Combs v. Plantation Patterns, Meadowcraft, Inc., 106 F.3d 1519, 1538 (11th Cir. 1997)
Defendant argues that Plaintiff has failed to show that its reasons for suspending and terminating her are mere pretext. Defendant states that Plaintiff was suspended and terminated because of the threatening remark she made to Cianciola. However, Plaintiff argues that Defendant did not believe, in good faith, that the threat was anything more than a sarcastic comment. First, the comment could be viewed as more of a threat to herself than to Cianciola, because she stated that she has “suicidal tendencies, not homicidal ones.” Second, Plaintiff argues that if her employer truly believed she was dangerous, she would not have been permitted to return to work for a full week after making the comment. And finally, Plaintiff argues that Defendant did not conduct an investigation during her suspension because she was never interviewed about the incident. On these facts, a reasonable jury could find that Defendant’s proffered explanation is mere pretext, and summary judgment is not appropriate
B) Count III: Age Discrimination
To establish a prima facie case of employment discrimination based on age, the Plaintiff must show: (1) that she is a member of a protected class, (2) that she is entitled to or qualified for the position, (3) that she suffered an adverse employment action, and (4) that she was treated less favorably than similarly situated employees who are younger than her. Hanley v. Sports Authority, 143 F.Supp.2d 1351, 1355-6 (S.D. Fla. 2000) (citing Holifield v. Reno, 115 F.3d 1555 (11th Cir. 1997)); O’Connor v. Consolidated Coin Caterers Corp. , 517 U.S. 308, 311-12 (1996).
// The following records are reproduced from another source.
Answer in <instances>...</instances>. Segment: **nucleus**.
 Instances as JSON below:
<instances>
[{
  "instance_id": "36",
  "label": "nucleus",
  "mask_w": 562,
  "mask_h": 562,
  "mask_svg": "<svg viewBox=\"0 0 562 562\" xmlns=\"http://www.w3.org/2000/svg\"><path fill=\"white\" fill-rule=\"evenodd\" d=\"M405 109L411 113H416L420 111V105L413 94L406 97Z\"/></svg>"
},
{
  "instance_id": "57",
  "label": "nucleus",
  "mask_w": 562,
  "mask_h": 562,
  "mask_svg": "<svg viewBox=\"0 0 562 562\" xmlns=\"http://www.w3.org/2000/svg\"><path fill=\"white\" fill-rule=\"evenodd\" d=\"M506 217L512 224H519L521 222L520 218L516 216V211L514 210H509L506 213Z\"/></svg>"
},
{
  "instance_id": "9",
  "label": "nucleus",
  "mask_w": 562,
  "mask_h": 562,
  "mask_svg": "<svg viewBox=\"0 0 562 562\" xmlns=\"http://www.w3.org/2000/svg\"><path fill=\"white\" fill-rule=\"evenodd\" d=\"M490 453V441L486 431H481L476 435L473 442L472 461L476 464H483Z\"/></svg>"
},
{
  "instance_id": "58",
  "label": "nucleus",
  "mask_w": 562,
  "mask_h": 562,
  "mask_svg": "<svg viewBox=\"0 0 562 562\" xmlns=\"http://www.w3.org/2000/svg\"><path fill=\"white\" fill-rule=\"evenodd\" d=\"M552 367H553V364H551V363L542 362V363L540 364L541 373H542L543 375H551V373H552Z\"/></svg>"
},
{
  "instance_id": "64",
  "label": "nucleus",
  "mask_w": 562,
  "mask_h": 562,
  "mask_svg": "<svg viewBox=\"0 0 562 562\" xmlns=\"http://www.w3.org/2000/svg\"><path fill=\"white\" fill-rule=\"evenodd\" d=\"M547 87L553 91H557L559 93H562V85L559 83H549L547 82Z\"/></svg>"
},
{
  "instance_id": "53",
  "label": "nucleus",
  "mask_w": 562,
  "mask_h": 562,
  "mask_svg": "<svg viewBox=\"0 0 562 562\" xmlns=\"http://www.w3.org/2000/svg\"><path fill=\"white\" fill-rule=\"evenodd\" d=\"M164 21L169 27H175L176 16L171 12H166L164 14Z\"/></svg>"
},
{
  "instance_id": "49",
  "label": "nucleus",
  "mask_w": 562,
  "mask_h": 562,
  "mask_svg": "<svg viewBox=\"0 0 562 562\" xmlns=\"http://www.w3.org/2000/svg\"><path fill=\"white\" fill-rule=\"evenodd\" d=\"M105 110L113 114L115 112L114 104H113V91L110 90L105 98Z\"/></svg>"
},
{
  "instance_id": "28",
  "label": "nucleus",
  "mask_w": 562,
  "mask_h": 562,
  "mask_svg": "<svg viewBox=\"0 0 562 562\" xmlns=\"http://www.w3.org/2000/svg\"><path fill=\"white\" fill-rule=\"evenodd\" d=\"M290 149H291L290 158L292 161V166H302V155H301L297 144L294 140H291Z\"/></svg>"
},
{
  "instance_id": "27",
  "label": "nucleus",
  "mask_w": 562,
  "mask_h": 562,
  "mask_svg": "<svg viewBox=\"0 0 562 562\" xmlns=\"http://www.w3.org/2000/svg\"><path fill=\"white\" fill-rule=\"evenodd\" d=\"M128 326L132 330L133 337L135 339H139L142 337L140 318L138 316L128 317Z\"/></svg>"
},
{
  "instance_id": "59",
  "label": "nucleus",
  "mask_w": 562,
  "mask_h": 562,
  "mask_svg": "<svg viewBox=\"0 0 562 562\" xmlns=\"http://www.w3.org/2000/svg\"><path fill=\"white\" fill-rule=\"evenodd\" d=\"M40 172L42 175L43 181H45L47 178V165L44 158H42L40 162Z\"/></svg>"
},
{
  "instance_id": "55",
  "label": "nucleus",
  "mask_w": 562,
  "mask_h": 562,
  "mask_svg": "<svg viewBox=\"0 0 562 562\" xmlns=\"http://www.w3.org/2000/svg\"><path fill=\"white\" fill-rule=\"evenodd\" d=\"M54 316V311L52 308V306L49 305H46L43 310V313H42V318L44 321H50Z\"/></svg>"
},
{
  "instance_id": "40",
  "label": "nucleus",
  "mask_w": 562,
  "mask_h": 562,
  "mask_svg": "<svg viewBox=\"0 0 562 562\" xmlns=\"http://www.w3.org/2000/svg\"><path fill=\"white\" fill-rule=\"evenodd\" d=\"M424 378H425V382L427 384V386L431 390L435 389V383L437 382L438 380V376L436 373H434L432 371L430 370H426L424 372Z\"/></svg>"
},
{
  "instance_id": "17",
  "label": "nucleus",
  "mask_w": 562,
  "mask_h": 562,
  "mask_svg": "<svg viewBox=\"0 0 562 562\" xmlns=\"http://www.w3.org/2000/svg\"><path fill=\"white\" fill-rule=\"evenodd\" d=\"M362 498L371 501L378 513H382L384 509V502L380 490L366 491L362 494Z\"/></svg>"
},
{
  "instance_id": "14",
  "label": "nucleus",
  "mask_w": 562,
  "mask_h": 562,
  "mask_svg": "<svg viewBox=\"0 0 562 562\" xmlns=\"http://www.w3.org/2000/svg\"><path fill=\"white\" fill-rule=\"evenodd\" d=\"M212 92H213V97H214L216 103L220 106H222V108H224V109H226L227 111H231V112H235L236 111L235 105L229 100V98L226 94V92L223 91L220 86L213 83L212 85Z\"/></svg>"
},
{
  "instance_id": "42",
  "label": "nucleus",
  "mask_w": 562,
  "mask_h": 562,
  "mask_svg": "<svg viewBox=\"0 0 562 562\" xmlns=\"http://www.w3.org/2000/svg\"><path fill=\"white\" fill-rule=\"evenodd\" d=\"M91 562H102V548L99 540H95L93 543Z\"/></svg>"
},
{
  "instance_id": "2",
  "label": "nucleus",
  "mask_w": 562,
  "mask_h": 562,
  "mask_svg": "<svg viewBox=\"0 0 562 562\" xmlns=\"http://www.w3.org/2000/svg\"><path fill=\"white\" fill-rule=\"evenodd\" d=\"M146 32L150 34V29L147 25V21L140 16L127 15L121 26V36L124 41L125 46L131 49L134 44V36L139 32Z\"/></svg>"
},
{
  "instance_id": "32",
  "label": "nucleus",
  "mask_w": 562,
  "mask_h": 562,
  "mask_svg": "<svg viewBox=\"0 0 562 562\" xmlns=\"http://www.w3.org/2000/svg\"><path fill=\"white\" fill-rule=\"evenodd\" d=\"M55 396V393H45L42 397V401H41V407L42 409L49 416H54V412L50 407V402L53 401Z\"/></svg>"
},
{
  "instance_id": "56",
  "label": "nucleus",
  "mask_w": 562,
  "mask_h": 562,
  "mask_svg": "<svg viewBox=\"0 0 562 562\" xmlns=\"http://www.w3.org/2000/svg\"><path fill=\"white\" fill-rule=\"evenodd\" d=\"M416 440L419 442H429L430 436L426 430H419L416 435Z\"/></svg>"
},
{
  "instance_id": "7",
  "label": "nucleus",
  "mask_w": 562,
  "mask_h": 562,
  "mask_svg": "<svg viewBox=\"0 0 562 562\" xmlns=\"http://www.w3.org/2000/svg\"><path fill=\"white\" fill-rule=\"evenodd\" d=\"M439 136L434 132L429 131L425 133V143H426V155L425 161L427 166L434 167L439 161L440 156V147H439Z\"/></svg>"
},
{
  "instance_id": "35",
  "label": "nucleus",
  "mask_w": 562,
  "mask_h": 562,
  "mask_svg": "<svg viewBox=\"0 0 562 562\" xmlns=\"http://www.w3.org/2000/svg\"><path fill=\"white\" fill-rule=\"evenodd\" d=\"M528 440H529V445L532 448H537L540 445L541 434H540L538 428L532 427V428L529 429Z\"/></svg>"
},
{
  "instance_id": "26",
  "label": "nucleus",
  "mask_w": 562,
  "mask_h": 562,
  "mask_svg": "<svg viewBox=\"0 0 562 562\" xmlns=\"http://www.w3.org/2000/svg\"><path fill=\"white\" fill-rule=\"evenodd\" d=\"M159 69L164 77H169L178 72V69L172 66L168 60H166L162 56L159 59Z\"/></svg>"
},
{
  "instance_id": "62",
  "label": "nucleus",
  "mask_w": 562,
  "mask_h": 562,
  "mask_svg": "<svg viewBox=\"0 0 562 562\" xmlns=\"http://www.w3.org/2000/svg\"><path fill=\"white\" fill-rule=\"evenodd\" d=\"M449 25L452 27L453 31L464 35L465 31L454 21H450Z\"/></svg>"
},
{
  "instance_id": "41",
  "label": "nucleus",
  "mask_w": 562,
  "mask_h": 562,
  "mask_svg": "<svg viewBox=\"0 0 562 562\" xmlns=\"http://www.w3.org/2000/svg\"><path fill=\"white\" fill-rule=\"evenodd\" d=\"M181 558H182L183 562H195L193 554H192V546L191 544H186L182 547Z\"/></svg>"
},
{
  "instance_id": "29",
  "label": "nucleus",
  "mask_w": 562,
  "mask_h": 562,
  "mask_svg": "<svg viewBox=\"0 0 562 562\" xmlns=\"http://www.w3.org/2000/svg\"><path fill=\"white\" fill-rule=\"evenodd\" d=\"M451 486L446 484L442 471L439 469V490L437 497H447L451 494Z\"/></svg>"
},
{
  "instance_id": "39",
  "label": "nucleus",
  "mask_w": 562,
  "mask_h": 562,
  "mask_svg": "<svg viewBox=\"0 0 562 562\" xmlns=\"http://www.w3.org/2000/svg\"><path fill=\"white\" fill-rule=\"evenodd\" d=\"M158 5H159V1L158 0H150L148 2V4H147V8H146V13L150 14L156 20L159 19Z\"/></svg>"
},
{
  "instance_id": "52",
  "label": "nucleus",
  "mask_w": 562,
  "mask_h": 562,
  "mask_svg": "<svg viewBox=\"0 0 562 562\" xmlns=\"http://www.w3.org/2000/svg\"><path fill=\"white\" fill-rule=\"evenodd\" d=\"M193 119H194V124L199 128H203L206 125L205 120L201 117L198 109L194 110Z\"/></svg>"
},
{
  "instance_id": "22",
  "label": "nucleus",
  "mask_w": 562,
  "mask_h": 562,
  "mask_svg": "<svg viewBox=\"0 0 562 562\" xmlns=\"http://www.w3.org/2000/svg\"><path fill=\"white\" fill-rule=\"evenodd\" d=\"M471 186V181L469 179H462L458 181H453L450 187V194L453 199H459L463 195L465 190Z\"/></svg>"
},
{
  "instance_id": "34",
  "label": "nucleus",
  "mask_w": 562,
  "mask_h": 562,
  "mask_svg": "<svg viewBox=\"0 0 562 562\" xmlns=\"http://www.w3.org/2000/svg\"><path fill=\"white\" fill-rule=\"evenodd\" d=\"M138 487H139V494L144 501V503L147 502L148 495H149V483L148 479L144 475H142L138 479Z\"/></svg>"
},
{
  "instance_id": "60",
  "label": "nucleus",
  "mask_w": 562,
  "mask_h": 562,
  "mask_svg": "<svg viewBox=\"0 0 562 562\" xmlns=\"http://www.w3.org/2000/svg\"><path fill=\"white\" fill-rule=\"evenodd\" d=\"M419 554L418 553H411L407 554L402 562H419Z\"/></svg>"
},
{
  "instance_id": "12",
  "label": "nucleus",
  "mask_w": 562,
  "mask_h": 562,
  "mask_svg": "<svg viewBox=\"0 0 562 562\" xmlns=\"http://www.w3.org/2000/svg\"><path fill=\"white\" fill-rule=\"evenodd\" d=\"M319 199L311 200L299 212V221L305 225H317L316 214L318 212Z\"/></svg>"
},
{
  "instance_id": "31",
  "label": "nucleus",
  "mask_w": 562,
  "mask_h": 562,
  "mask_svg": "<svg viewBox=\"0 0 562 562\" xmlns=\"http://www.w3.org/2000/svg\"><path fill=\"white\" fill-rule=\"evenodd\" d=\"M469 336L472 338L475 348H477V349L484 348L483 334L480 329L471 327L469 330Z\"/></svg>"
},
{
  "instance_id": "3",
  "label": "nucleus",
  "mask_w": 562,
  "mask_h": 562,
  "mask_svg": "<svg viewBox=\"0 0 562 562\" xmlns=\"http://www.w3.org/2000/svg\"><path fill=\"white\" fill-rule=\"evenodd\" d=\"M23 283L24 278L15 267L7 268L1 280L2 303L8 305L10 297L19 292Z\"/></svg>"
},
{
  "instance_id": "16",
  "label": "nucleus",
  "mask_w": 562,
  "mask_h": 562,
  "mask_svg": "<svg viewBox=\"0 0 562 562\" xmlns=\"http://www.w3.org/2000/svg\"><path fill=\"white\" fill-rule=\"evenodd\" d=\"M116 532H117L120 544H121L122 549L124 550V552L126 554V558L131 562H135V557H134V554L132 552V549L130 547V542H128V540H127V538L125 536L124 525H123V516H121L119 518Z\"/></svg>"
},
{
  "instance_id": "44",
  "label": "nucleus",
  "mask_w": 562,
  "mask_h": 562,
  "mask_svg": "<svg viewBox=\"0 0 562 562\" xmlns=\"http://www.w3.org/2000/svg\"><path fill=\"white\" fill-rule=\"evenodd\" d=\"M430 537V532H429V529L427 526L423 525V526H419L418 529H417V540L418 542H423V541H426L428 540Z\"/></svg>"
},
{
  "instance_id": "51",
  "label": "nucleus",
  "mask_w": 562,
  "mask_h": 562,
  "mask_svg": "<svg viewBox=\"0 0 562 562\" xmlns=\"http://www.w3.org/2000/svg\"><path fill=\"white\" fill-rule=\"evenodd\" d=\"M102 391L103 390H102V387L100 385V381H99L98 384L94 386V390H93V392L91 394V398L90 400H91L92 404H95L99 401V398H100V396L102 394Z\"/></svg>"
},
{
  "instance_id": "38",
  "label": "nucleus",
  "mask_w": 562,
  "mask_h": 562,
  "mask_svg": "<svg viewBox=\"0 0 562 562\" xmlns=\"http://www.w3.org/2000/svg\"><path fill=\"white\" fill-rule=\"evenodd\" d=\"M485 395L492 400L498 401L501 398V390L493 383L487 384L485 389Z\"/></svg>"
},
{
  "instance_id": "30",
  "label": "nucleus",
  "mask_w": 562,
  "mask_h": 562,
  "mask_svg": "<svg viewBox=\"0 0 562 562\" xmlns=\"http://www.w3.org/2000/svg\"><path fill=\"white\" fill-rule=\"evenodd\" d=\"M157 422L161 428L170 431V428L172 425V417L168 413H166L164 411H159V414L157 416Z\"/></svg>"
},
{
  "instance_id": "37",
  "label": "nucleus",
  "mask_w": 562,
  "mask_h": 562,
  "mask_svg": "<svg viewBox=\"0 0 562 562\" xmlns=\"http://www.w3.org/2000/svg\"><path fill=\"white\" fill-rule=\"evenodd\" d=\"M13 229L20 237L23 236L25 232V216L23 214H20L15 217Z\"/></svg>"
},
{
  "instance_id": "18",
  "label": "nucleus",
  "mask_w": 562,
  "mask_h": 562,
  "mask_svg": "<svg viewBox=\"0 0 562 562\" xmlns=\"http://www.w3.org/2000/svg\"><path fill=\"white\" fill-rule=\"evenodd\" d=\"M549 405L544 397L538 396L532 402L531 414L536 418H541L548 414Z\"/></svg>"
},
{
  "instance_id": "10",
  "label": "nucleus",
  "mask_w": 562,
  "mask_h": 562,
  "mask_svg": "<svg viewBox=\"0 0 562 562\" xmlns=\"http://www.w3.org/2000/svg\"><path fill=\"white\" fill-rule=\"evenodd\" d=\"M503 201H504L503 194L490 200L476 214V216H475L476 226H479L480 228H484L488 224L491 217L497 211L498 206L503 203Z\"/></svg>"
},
With regard to Plaintiff’s claim that her termination was the result of age discrimination, Defendant does not challenge Plaintiff’s prima facie case of age discrimination, and instead merely argues that Plaintiff cannot prove the Defendant’s proffered reasons for terminating Plaintiff are pre-textual. As discussed above, determining whether Defendant’s proffered explanations are pre- textual requires resolution of disputed factual issues and therefore precludes summary judgment.
IV. Conclusion
Accordingly, it is
ORDERED that Defendant’s Motion for Summary Judgment (Doc. 21) is DENIED . DONE and ORDERED in Chambers, Orlando, Florida on June 5, 2007. Copies furnished to:
Counsel of Record
Unrepresented Party
[1] Christopher was 57 years of age at this time.
[2] Spaulding was approximately 48 years of age at this time.
[3] Plaintiff’s original complaint contained four counts, however, Plaintiff voluntarily dismissed Counts I and IV. Therefore, only Counts II and III are addressed herein.
[4] Despite the many criticisms Defendant makes in its Motion of Plaintiff’s qualifications and job performance, Defendant makes it clear that “the primary reason for Plaintiff’s termination was the threat she made to her supervisor.” (Doc. 21 at 21). In Defendant’s statement of facts it is admitted that “Kasold made the decision to terminate Plaintiff’s employment because of her threat to an employee of the company.” (Doc. 21 at 10).
[5] Plaintiff alleges that the age discrimination in this case was prompted by an inquiry she made in June 2004 regarding her retirement benefits. (Doc. 24 at 14).